— Source document —

..........

The main use of this server is basically as a backup using backuppc the rest of the jails are basically idle and some times depending on the backup process running at the moment I will see an increase on swap usage. 

I don't know how to find out how much memory zfs process are using and how to find out which services is swapping.

Does anyone can help me here ?

Thanks.


----------



## Crivens (Aug 10, 2012)

Please correct me if I am wrong, but it looks to me like there is about 6MB of swap space used with almost 600MB being free. That would not be a problem at all, I think.


----------



## jamengual (Aug 10, 2012)

Crivens said:
			
		

> Please correct me if I am wrong, but it looks to me like there is about 6MB of swap space used with almost 600MB being free. That would not be a problem at all, I think.



Yes it is right but this metric are from when the server has been ok normally I have 6GB of swap in use.

The thing is of all my other FBSD 8.2 servers ( with way more taffic that this one) I never get to have 600 mb free of 14 GBs that is why I'm kinda thinking that is not normal.

Thanks.


----------



## Martillo1 (Aug 10, 2012)

I do not see anything wrong. Maybe the swap was used by a process and another process freed RAM. Now I have a similar situation with 6420K Used swap and 2946M Free memory.


----------



## jamengual (Aug 10, 2012)

Maybe the problem that I do not understand how to represent correctly the top information.

If I see a system 99% idle with 14 GB of ram but 600M free I will think that is not really idle but I guess that the rest of the memory is wired "cached" so that is why the load average is 0 ?


----------



## Martillo1 (Aug 10, 2012)

..........

— Task instructions —
**1)** Would you print the part of the thread on swap usage that begins at the words "The main use" and stops after "services is swapping."?
**2)** What comes next in the thread on swap usage? Write the continuation, starting right after its last line.

— Information shown —
..........

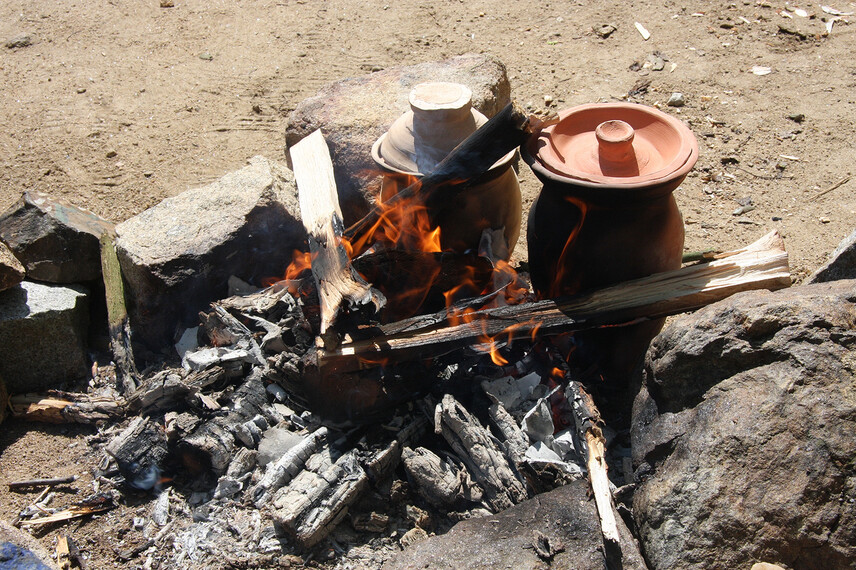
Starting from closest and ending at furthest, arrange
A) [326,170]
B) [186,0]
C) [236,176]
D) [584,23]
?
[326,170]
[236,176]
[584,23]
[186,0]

..........

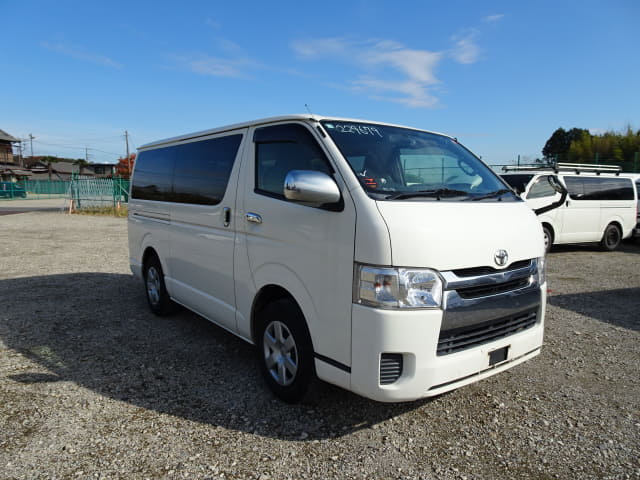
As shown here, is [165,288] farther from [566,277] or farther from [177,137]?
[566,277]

..........

— Replies —
**1)**
The main use of this server is basically as a backup using backuppc the rest of the jails are basically idle and some times depending on the backup process running at the moment I will see an increase on swap usage. 

I don't know how to find out how much memory zfs process are using and how to find out which services is swapping.

**2)**
Idle refers to CPU, the workhorse. Memory refers to RAM memory. Swap refers to disk where data from memory is put to free RAM.

Memory is capacity of data, where you put the data. CPU is work made with that data. 

You can have data in memory and not do any work on it.


----------



## jamengual (Aug 10, 2012)

I get that but where is should get worry about the performance ?

when I have no ram free and I'm swapping like crazy or when the wired memory is basically 0 and the active memory is = total memory of system ?

I remember that in Centos all the memory is cached and that is how appears in top, it is a similar case in FBSD ?


----------



## Martillo1 (Aug 11, 2012)

Install sysutils/gkrellm2 and enable the swap pages in/out chart to see if you are swapping a lot. You can also check it in top in the swap info line:



> Swap: 18G Total, 209M Used, 18G Free, 1% Inuse, 129M Out



That "129M Out" means that the system is taking 129 MByte out of memory to the swap in the update interval of top. Conversely there is a "nU In" when the process is the opposite (being n a number and U an unit). You can see swapping in an out at the same time as well. If there is not "In" nor "Out", then there is no swapping.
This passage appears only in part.